» Written task
Convert the records, from the start through the line containing "broken glass shard [176, 736, 239, 772]", into a two-column CSV with columns instruction and output. Give one row per request, with its text and its answer each in a single quoted field and line breaks replaced by spaces.
>> start Record set
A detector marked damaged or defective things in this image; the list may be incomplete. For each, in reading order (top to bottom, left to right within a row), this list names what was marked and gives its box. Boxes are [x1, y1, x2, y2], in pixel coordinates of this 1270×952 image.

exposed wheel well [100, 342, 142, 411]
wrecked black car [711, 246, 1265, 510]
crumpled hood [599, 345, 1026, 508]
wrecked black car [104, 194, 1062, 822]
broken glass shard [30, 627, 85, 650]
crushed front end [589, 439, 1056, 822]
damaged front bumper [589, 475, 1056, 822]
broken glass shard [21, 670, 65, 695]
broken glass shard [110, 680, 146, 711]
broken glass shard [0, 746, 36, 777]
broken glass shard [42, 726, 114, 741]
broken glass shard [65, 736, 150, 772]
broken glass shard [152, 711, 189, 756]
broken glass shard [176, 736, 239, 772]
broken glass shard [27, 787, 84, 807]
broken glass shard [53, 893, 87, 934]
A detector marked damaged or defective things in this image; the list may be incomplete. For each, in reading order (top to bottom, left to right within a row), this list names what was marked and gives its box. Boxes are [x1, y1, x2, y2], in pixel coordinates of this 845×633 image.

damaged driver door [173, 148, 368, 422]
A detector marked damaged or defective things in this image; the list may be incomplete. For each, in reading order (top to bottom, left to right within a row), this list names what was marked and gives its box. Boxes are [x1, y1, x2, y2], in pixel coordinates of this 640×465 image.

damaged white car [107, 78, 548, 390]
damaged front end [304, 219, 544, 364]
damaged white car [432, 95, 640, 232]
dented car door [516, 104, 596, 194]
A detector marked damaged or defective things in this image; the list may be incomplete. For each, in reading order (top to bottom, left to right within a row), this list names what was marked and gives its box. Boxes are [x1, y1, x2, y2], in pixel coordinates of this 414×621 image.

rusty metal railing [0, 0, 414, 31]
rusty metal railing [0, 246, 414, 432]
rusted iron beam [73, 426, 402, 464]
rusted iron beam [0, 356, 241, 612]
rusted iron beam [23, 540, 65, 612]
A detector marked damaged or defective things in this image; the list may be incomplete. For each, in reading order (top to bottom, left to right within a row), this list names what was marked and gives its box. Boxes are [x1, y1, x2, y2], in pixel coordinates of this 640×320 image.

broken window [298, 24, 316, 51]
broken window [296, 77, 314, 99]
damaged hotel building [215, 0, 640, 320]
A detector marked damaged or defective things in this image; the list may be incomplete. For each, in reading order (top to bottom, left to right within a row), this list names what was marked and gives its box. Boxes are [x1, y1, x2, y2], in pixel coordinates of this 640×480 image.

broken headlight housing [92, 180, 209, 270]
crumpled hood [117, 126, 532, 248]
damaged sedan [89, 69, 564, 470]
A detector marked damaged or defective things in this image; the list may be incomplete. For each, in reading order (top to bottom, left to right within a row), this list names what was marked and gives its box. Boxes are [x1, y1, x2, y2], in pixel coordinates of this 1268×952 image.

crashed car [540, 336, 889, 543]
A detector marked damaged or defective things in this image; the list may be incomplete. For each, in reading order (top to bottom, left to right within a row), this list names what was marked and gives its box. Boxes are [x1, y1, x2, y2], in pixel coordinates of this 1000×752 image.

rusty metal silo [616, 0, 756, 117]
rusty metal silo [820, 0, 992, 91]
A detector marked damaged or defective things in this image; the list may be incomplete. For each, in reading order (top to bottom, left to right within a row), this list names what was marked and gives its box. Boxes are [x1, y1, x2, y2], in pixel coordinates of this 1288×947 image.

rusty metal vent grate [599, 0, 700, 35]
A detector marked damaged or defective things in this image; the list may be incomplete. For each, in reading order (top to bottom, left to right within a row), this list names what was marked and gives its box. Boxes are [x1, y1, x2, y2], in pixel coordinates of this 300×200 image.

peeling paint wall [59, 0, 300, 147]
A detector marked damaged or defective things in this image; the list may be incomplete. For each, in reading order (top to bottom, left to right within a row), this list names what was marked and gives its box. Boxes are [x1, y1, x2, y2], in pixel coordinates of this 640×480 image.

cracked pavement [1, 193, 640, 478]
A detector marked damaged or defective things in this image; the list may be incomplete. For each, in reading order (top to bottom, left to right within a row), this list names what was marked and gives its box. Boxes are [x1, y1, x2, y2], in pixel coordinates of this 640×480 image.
>> end Record set
» Task output
instruction,output
"A detector marked damaged or defective things in this image; the list may be incomplete. For each, in reading order (top to bottom, left to right within a row), this list names what was marked and gives its box. Boxes are [x1, y1, x2, y2], in pixel coordinates of this 1270×952 image.","exposed wheel well [100, 342, 142, 411] wrecked black car [711, 246, 1265, 510] crumpled hood [599, 345, 1026, 508] wrecked black car [104, 194, 1062, 822] broken glass shard [30, 627, 85, 650] crushed front end [589, 439, 1056, 822] damaged front bumper [589, 475, 1056, 822] broken glass shard [21, 670, 65, 695] broken glass shard [110, 680, 146, 711] broken glass shard [0, 746, 36, 777] broken glass shard [42, 726, 114, 741] broken glass shard [65, 736, 150, 772] broken glass shard [152, 711, 189, 756] broken glass shard [176, 736, 239, 772]"